* EXCERPT:
........
I seem to remember that the Iron Gall inks could damage fountain pens?

 

Generally, the steel and gold alloys on modern fountain pens is quite good, and the nibs should not suffer any damage from using an acidic ink. IG inks are acidic, but many other inks are also acidic or alkaline, and not pH-neutral. Generally, this is not considered to be much of a problem. However, on poor nibs with bad metallurgy or on plated nibs that are in constant contact with an IG ink (and some other types of ink as well), that plating can corrode. However, this may or may not be due to their IG nature, but perhaps just their acidic nature, in which case there are many other highly acidic, non-IG inks that could cause the same issues. Just as an example, I believe the dark coating on some Sailor pens is more delicate and sensitive to some inks than others, and some people have reported the dark plating coming off. IIRC, there are also some varieties of pigmented inks that have a reputation for being harder on plated nibs than typical.
........
* LIST OF TASKS:
A. In the passage about iron gall inks, which nibs does the text say can have their plating corrode from constant contact with an iron gall ink?
B. List every kind of nib or pen finish that the passage about iron gall inks describes as possibly vulnerable to ink damage.
C. Carry on the passage about iron gall inks and fountain pens from the point where it stops.
The material after this point is separate from the passage about iron gall inks.

* GIVEN MATERIAL:
........
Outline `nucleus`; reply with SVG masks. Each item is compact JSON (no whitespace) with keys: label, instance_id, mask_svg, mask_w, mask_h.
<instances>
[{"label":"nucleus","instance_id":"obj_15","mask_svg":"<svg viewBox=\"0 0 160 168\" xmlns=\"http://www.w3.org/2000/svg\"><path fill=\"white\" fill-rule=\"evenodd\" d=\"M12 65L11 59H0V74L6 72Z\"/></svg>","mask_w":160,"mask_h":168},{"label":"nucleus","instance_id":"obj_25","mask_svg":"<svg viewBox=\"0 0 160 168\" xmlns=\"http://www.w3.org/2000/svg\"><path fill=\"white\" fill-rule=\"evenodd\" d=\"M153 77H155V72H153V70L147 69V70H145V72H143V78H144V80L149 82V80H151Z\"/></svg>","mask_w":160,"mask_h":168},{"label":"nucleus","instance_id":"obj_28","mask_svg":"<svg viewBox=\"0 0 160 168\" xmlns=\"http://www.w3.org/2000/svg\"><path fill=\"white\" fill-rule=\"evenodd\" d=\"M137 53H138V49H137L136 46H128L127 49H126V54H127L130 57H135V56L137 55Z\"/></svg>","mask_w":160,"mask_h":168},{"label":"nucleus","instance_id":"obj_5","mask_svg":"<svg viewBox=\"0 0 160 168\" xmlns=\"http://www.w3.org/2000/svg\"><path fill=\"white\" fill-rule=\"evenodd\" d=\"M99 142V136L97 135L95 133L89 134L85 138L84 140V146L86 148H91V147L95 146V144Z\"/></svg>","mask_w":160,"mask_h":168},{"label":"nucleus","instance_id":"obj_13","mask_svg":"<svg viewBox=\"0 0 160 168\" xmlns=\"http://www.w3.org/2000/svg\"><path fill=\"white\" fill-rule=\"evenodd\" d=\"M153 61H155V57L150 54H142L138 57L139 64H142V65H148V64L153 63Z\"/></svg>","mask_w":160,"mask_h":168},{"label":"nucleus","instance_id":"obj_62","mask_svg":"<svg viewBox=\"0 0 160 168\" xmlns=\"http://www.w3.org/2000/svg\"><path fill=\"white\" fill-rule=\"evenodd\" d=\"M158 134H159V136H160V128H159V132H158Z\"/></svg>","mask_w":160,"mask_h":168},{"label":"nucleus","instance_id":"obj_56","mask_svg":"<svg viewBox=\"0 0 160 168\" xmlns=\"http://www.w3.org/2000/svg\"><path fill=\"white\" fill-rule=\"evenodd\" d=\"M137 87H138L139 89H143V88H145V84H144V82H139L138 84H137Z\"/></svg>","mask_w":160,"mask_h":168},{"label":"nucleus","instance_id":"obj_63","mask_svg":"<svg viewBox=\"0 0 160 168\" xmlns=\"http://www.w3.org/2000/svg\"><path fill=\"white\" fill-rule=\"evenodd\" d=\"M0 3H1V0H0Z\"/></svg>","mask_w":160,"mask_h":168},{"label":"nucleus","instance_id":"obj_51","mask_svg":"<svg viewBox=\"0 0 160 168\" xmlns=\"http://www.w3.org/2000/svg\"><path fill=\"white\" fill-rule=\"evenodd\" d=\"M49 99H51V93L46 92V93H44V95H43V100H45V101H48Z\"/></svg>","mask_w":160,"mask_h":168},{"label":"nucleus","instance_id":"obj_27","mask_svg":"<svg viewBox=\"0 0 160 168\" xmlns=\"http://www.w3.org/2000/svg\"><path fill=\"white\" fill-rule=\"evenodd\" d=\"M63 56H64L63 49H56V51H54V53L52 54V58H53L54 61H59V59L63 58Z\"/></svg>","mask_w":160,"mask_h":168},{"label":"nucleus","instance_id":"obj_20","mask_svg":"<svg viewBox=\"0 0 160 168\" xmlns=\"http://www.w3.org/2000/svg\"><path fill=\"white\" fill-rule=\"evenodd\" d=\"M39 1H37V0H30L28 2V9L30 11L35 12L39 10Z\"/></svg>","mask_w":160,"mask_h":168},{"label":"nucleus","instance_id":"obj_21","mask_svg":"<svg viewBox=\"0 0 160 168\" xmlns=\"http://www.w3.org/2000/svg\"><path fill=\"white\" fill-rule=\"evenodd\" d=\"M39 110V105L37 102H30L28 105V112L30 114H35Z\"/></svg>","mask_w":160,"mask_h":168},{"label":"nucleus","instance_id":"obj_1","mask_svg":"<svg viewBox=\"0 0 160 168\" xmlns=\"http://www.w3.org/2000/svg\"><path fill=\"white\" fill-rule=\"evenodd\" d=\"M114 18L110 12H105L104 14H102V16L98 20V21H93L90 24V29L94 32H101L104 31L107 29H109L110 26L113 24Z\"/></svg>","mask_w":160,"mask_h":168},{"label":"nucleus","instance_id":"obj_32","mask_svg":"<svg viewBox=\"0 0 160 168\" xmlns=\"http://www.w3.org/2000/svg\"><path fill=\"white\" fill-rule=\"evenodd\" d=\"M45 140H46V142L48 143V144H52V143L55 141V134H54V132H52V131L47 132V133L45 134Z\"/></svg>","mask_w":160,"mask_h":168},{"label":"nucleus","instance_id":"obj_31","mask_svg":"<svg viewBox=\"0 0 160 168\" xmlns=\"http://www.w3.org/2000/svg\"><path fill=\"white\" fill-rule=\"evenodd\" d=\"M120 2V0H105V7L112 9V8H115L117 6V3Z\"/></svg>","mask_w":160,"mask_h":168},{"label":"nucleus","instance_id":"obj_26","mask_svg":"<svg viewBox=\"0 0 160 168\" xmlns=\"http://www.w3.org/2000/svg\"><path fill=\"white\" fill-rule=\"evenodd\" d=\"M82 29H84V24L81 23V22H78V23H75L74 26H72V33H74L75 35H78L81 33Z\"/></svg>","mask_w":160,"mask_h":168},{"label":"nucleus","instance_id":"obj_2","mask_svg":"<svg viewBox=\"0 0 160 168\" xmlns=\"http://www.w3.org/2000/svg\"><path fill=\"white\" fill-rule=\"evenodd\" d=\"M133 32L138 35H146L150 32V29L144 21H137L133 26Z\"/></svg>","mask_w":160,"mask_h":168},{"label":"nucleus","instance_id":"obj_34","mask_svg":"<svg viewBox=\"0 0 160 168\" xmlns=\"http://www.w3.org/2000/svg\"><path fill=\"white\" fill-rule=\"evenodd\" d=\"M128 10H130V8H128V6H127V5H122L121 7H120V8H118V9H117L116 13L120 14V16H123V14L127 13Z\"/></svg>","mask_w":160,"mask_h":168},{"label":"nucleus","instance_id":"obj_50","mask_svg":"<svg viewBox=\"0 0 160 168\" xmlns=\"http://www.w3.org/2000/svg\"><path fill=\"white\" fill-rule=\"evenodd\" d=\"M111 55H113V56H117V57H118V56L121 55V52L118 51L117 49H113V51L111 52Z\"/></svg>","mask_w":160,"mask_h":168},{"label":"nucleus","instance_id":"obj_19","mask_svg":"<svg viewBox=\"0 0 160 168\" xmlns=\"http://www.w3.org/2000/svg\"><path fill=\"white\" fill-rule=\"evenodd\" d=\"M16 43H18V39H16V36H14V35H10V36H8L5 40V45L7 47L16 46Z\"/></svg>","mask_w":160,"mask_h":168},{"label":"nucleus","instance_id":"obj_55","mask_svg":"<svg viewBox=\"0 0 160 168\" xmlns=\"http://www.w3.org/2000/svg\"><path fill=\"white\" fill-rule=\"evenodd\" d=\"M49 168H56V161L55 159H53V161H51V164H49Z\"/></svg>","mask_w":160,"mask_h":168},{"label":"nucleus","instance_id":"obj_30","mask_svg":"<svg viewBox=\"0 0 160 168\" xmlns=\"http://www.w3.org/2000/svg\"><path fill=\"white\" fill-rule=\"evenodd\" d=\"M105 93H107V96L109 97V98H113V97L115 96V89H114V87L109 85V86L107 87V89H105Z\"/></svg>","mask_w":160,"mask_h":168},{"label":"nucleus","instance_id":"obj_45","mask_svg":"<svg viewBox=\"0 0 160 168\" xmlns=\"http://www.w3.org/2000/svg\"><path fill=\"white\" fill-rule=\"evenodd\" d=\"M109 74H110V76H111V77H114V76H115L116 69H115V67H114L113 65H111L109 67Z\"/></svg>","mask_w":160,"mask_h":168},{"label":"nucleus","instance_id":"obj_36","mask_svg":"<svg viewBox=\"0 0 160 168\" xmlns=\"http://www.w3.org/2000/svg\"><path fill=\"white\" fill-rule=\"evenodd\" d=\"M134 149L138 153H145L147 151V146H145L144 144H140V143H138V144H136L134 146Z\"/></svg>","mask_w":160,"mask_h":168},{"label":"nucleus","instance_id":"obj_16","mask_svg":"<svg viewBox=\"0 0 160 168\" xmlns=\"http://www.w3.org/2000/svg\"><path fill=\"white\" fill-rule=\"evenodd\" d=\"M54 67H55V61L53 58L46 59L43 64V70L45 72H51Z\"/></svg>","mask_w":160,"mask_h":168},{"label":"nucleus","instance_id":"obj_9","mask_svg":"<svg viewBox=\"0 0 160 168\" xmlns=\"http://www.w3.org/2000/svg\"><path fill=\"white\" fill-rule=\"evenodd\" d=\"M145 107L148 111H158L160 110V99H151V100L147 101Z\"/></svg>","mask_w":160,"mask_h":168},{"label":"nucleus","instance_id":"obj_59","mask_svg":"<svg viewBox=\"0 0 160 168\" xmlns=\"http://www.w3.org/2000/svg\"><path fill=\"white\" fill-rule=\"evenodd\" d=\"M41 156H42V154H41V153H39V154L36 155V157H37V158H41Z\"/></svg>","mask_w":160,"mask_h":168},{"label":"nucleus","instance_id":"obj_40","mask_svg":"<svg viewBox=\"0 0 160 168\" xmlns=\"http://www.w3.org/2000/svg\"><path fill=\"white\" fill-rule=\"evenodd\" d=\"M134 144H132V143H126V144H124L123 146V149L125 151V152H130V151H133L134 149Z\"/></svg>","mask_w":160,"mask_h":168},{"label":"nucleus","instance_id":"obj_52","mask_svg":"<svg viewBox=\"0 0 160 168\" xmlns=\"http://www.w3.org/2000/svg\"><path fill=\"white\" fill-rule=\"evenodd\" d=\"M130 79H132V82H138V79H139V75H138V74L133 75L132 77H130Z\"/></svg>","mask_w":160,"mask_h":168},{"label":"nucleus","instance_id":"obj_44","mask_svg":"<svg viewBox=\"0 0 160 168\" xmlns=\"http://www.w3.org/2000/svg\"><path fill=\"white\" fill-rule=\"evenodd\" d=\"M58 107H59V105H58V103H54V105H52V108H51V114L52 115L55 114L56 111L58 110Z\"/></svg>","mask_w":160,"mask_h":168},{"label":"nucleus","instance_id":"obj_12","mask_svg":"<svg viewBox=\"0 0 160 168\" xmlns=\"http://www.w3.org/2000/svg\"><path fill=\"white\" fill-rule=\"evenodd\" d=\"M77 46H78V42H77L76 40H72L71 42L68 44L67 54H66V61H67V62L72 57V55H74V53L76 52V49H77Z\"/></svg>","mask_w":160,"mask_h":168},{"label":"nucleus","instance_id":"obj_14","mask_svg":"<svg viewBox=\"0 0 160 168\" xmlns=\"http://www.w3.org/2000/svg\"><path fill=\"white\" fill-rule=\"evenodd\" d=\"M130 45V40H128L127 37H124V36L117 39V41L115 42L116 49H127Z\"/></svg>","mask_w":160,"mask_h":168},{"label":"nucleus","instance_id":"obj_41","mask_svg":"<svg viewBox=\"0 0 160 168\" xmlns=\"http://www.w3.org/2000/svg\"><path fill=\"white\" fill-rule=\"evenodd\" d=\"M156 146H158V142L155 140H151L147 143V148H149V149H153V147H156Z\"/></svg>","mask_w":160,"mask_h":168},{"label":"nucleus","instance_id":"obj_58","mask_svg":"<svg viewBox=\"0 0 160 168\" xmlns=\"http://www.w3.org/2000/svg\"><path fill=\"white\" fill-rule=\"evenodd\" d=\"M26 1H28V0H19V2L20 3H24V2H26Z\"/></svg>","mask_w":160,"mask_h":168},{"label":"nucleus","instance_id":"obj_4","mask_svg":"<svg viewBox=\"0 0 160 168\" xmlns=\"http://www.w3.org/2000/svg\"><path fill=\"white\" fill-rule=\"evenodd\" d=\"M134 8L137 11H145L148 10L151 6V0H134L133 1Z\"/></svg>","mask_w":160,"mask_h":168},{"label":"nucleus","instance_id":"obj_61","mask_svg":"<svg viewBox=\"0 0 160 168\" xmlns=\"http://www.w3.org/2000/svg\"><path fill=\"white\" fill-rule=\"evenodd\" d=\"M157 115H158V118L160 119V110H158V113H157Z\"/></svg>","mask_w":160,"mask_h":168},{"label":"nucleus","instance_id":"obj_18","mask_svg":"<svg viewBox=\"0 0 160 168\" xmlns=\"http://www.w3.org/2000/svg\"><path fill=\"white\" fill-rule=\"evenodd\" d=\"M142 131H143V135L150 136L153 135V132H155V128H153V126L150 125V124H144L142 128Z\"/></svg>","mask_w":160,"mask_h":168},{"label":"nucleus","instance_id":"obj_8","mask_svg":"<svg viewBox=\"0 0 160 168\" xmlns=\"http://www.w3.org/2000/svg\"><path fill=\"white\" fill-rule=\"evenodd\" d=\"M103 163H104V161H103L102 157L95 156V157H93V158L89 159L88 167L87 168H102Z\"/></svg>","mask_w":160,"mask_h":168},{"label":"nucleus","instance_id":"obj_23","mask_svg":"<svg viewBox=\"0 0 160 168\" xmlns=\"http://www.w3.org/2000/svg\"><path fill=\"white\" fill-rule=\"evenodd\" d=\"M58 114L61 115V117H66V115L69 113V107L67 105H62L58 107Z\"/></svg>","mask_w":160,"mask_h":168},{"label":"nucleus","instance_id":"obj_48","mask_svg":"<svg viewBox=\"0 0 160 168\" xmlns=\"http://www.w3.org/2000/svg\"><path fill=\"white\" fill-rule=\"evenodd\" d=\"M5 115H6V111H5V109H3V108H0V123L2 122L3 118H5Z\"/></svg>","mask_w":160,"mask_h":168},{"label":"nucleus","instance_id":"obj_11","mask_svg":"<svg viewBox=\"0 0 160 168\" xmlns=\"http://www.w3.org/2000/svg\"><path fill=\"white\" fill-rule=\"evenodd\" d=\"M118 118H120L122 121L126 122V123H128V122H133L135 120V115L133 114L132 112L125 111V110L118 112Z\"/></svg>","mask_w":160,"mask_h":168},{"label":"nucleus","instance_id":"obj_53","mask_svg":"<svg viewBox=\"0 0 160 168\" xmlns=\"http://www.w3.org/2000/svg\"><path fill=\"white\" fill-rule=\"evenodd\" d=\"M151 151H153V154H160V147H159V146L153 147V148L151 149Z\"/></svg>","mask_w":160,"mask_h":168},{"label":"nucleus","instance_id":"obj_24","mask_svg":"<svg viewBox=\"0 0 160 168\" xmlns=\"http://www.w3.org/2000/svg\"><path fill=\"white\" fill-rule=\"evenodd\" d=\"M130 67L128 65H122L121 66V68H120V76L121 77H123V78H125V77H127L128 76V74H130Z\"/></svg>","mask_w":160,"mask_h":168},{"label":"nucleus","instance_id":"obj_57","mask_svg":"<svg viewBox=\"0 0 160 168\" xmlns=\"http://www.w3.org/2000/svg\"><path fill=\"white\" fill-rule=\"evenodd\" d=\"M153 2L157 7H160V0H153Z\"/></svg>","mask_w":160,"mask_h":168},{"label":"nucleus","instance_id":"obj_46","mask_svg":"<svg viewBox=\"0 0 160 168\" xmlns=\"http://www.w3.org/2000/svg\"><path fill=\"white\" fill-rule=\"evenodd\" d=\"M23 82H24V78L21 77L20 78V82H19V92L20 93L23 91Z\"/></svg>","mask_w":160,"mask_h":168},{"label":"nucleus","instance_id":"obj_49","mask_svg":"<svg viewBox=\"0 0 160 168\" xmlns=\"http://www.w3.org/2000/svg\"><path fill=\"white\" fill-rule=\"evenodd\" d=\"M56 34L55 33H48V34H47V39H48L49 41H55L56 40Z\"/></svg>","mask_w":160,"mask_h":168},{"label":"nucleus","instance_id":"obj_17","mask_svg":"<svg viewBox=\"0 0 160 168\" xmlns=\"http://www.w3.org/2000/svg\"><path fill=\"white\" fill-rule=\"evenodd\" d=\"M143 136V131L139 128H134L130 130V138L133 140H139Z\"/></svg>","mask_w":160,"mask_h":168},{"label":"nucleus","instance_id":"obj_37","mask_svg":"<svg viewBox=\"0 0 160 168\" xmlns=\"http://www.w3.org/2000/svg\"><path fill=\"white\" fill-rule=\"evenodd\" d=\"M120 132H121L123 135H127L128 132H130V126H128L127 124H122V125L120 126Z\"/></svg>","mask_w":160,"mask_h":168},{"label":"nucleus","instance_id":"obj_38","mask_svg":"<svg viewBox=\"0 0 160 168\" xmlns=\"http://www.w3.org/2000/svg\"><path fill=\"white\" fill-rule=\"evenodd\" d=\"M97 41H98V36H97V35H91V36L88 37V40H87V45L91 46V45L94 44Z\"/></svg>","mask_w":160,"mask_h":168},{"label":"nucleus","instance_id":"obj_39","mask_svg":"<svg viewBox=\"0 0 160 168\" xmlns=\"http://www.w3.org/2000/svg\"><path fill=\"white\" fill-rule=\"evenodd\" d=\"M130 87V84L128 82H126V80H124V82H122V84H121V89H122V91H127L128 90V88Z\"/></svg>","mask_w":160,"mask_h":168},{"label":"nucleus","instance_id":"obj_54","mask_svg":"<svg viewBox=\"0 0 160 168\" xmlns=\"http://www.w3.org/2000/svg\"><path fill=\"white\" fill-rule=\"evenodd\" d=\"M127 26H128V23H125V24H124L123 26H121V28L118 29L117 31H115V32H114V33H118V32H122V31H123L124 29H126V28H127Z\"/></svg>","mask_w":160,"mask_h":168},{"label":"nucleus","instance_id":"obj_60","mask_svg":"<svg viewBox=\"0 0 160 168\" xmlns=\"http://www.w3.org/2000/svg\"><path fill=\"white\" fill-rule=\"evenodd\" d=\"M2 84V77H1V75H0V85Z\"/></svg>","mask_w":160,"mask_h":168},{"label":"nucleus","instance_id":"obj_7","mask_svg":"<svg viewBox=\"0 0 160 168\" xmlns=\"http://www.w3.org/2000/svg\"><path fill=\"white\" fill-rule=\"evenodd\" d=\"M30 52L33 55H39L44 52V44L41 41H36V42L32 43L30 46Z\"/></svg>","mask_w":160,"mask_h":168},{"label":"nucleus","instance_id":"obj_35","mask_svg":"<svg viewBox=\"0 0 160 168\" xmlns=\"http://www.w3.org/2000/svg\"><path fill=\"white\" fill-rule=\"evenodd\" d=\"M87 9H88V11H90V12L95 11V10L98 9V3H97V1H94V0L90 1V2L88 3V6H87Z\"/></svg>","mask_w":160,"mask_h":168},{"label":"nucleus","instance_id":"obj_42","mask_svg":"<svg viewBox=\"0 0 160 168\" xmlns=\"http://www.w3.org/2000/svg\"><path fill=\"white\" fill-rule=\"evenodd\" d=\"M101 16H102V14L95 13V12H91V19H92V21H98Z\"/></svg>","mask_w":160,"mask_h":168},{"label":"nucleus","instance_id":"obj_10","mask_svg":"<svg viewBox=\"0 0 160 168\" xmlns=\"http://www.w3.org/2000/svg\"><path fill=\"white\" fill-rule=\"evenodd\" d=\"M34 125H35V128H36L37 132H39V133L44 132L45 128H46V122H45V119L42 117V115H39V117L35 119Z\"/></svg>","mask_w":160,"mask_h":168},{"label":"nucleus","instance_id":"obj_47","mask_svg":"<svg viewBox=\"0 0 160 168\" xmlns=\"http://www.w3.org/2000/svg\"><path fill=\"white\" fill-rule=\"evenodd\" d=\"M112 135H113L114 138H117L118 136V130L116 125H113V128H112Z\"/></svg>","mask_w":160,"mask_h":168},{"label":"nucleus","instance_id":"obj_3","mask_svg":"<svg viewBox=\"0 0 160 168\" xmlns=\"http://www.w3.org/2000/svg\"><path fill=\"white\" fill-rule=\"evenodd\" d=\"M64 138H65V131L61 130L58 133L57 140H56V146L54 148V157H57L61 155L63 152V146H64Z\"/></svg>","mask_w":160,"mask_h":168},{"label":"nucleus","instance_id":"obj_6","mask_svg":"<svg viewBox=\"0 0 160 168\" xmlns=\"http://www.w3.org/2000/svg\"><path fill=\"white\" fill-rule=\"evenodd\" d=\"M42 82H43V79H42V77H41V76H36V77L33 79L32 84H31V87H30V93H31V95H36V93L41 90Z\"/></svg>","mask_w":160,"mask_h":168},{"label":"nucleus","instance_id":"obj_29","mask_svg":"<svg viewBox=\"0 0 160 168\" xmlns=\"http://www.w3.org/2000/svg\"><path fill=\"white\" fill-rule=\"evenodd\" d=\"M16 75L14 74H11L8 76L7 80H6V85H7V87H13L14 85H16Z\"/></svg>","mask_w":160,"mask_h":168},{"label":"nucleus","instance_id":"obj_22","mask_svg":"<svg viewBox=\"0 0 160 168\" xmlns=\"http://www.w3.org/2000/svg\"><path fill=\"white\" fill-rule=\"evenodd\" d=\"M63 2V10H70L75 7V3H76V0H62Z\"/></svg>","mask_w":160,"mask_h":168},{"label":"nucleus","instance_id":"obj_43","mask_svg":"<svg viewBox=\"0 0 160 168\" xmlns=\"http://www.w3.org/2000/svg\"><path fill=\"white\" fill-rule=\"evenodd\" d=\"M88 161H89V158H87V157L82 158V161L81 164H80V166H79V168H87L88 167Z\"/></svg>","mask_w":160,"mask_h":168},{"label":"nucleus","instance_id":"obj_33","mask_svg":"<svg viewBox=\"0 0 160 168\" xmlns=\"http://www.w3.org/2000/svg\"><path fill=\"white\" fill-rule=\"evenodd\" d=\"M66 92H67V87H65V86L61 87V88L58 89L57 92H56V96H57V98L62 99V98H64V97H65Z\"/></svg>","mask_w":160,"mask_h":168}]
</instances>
........
* RESPONSES TO THE EXERCISE:
A. Poor nibs with bad metallurgy, or plated nibs.

B. Poor nibs with bad metallurgy; plated nibs; the dark coating on some Sailor pens.

C.
In general, there are some inks (some IG inks among them), which are more likely to accelerate the wear and tear on a plated nib over time (though most Rhodium plated gold nibs seem fine, this seems to be specifically plated steel). They may also accelerate wear and tear on plated parts of the pen elsewhere. However, many of these parts are subject to wear and tear anyways. For instance, the plating on Sailor and Platinum pens is known to wear off over time, even without ink contact, and the lacquer on many pens will chip away over time and wear out (I have a Waterman pen that did that as a result of continuous posting over the years). 

 

However, in terms of destroying the functionality of the pen or ruining the nib, unless it is a very poor steel nib, or a dip pen with a non-stainless steel point, you are likely going to be fine. If you have a good gold nib from a reputable manufacturer, such as Pelikan, then you should feel absolutely fine using IG inks. Pelikan offers an IG ink as their standard Blue Black ink, and companies like Platinum ship IG Blue Black ink as their default ink with all of their pens. With high quality fountain pens, it's just not a very big concern at all. You will probably put more wear and tear on the pen with your hand oils and rubbing the pen while using it than you would using an IG ink in the pen.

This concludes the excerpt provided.